* **Records**
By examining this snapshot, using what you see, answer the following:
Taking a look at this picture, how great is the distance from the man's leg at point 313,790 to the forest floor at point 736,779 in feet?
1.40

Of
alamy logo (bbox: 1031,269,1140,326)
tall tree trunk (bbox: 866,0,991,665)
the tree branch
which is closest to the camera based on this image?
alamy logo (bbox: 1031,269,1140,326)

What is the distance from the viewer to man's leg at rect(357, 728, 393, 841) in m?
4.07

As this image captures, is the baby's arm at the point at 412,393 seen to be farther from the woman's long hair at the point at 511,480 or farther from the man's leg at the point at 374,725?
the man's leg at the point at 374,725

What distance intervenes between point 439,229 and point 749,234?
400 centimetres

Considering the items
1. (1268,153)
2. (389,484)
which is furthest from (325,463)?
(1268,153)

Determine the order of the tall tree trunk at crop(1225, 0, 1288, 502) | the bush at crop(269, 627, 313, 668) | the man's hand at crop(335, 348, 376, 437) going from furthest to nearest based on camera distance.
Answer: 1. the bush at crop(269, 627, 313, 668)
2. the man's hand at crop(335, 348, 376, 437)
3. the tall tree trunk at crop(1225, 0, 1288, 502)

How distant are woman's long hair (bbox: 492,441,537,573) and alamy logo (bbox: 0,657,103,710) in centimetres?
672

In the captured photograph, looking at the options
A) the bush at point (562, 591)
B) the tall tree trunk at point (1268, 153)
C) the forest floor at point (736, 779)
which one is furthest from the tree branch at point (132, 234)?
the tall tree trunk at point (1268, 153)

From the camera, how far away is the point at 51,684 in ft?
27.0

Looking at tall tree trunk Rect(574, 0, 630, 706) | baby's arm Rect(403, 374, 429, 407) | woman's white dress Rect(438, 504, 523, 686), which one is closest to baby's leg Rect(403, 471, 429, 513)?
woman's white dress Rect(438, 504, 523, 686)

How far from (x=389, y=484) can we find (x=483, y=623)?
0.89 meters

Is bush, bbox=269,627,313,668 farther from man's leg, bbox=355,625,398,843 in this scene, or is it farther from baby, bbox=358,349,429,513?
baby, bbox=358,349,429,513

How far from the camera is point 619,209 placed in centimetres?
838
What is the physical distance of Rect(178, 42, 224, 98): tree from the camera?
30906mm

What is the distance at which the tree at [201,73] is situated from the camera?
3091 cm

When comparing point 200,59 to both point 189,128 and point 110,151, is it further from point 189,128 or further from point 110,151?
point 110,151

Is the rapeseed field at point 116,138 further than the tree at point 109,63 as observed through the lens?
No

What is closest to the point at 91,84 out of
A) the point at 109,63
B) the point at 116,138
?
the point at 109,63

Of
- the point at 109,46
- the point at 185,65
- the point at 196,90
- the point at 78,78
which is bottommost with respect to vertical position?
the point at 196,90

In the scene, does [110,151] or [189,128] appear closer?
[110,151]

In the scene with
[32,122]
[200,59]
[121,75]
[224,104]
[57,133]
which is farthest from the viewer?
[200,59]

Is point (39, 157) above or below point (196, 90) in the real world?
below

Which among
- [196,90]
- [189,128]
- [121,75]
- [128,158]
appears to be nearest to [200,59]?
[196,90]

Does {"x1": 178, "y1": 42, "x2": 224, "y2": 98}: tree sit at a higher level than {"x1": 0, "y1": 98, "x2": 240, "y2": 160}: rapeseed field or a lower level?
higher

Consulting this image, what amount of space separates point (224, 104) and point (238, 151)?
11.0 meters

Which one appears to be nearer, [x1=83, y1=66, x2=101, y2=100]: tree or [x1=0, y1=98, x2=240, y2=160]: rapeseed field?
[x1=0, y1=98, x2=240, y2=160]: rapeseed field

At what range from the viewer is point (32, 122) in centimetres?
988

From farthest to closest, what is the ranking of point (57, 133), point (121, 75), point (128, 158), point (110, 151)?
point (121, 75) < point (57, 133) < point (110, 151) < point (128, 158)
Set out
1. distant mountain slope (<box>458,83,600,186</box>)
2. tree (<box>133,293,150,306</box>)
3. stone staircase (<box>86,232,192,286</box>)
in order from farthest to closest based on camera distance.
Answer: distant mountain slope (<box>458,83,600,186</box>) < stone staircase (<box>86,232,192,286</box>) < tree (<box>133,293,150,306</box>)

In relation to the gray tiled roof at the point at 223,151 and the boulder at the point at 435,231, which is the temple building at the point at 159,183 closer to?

* **Task to complete**
Retype all of the records above word for word, keeping every line as it appears.

* **Task response**
By examining this snapshot, using what you see, answer the following:
Taking a look at this picture, how great is the distance from the man's leg at point 313,790 to the forest floor at point 736,779 in feet?
1.40

Of
alamy logo (bbox: 1031,269,1140,326)
tall tree trunk (bbox: 866,0,991,665)
the tree branch
which is closest to the camera based on this image?
alamy logo (bbox: 1031,269,1140,326)

What is the distance from the viewer to man's leg at rect(357, 728, 393, 841) in m?
4.07

As this image captures, is the baby's arm at the point at 412,393 seen to be farther from the woman's long hair at the point at 511,480 or farther from the man's leg at the point at 374,725?
the man's leg at the point at 374,725

What distance intervenes between point 439,229 and point 749,234?
400 centimetres

Considering the items
1. (1268,153)
2. (389,484)
which is furthest from (325,463)?
(1268,153)

Determine the order of the tall tree trunk at crop(1225, 0, 1288, 502) | the bush at crop(269, 627, 313, 668) | the man's hand at crop(335, 348, 376, 437) going from furthest to nearest based on camera distance.
Answer: 1. the bush at crop(269, 627, 313, 668)
2. the man's hand at crop(335, 348, 376, 437)
3. the tall tree trunk at crop(1225, 0, 1288, 502)

How distant are woman's long hair (bbox: 492,441,537,573) and alamy logo (bbox: 0,657,103,710) in centimetres?
672

In the captured photograph, looking at the options
A) the bush at point (562, 591)
B) the tall tree trunk at point (1268, 153)
C) the forest floor at point (736, 779)
which one is furthest from the tree branch at point (132, 234)?
the tall tree trunk at point (1268, 153)

From the camera, how far away is the point at 51,684 in ft?
27.0

Looking at tall tree trunk Rect(574, 0, 630, 706) | baby's arm Rect(403, 374, 429, 407) | woman's white dress Rect(438, 504, 523, 686), which one is closest to baby's leg Rect(403, 471, 429, 513)?
woman's white dress Rect(438, 504, 523, 686)

How far from (x=389, y=484) can we find (x=483, y=623)?
0.89 meters

Is bush, bbox=269,627,313,668 farther from man's leg, bbox=355,625,398,843 in this scene, or is it farther from baby, bbox=358,349,429,513?
baby, bbox=358,349,429,513

How far from the camera is point 619,209 placed in centimetres?
838
What is the physical distance of Rect(178, 42, 224, 98): tree from the camera?
30906mm

What is the distance at which the tree at [201,73] is situated from the camera?
3091 cm

When comparing point 200,59 to both point 189,128 and point 110,151, is it further from point 189,128 or further from point 110,151?
point 110,151

Is the rapeseed field at point 116,138 further than the tree at point 109,63 as observed through the lens?
No

What is closest to the point at 91,84 out of
A) the point at 109,63
B) the point at 116,138
?
the point at 109,63

Of
- the point at 109,46
- the point at 185,65
- the point at 196,90
- the point at 78,78
which is bottommost with respect to vertical position?
the point at 196,90

In the scene, does [110,151] or [189,128] appear closer?
[110,151]

In the scene with
[32,122]
[200,59]
[121,75]
[224,104]
[57,133]
which is farthest from the viewer?
[200,59]

Is point (39, 157) above or below point (196, 90) in the real world?
below

Which among
- [196,90]
- [189,128]
- [121,75]
- [128,158]
appears to be nearest to [200,59]?
[196,90]

Does {"x1": 178, "y1": 42, "x2": 224, "y2": 98}: tree sit at a higher level than {"x1": 0, "y1": 98, "x2": 240, "y2": 160}: rapeseed field or a lower level?
higher

Consulting this image, what amount of space separates point (224, 104) and point (238, 151)?
11.0 meters

Which one appears to be nearer, [x1=83, y1=66, x2=101, y2=100]: tree or [x1=0, y1=98, x2=240, y2=160]: rapeseed field?
[x1=0, y1=98, x2=240, y2=160]: rapeseed field

At what range from the viewer is point (32, 122) in centimetres?
988

From farthest to closest, what is the ranking of point (57, 133), point (121, 75), point (128, 158), point (110, 151)?
point (121, 75) < point (57, 133) < point (110, 151) < point (128, 158)
Set out
1. distant mountain slope (<box>458,83,600,186</box>)
2. tree (<box>133,293,150,306</box>)
3. stone staircase (<box>86,232,192,286</box>)
in order from farthest to closest based on camera distance.
Answer: distant mountain slope (<box>458,83,600,186</box>) < stone staircase (<box>86,232,192,286</box>) < tree (<box>133,293,150,306</box>)

In relation to the gray tiled roof at the point at 223,151 and the boulder at the point at 435,231, which is the temple building at the point at 159,183 closer to?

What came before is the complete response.